Animals photo
SHARE

Clams are threatened by predators who love seeing them served up on a plate drenched in butter and garlic, nestled in folds of fresh pasta–or splattered on a dock, if you happen to be a seagull. But a much more insidious threat to clams has emerged, in the form of cancer cells floating through the ocean.

Most cancers are caused by damage to DNA within a cell that causes the cell to replicate uncontrollably. In the majority of cases, the cancer itself is not transferable between organisms. But just a very few types of cancer (like the one that affects Tasmanian devils are different, transferred directly from one animal to another, more like a virus or bacterial infection than a cancer.

In a new paper published in Cell, researchers found that a similar scenario has been occurring to claims in northeastern North America.

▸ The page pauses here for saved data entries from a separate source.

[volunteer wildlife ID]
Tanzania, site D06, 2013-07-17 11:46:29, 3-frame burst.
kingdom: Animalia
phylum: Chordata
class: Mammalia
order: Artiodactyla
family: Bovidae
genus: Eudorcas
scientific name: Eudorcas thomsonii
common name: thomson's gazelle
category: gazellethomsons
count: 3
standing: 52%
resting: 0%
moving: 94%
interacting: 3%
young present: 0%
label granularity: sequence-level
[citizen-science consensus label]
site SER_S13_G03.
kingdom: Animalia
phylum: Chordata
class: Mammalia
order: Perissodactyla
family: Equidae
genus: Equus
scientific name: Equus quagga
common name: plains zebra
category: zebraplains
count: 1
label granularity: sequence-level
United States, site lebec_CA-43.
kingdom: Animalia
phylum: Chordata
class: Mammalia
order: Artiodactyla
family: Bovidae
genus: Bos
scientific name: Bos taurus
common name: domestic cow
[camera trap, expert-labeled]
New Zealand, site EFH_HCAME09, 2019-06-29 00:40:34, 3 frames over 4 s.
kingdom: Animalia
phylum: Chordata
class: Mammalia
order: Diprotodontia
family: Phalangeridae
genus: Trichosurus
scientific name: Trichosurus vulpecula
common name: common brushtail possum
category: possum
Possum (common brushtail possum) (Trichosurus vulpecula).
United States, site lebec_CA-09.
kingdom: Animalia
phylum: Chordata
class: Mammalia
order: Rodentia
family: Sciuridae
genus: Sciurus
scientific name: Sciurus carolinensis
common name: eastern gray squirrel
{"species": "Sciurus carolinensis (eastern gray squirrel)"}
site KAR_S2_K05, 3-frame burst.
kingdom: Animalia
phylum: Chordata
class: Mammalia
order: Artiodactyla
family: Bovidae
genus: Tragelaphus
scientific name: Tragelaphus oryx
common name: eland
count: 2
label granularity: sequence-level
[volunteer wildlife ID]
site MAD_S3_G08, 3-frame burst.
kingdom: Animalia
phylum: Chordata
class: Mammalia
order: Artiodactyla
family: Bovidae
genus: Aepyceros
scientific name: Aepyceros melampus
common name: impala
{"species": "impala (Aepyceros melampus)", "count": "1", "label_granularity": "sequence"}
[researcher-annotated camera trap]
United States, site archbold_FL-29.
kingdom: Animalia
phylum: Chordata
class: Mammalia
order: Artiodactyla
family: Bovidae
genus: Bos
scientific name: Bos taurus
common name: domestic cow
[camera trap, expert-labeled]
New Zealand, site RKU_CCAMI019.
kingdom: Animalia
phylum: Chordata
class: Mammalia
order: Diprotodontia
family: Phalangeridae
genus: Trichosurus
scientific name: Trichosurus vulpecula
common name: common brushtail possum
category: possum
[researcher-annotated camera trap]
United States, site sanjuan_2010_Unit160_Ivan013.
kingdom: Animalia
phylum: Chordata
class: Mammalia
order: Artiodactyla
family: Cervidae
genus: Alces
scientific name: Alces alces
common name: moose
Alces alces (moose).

The scientists discovered that numerous clams from Prince Edward Island, Canada to New York had been infected with a leukemia-like cancer, and that the clams all shared the same genetic sequence in their cancer cells. The theory is that the same cancer clone has been infecting these clams up and down the Atlantic coast. The cancer potentially spreads when a few cells drift through the water and eventually find another clam to take up residence in. Because the genetic sequence is so similar, the researchers think that the disease originated with a single case of cancer in a single clam.

Like leukemia in humans, this cancer affects the clam’s hemic system, which is similar to our network of blood and blood vessels. The mortality rate varies, but once the disease gets established in a population, it can kill between 40 and 100 percent of clams.

The clam species that the researchers examined are Mya arenaria, better known as soft shell clams, or steamers. Luckily for us, there is no danger to humans coming into contact with cancerous clams, be they raw, cooked, or burrowed deep into the seabed. The cancer cells are still clam cells, and are different enough from our own that we don’t need to worry.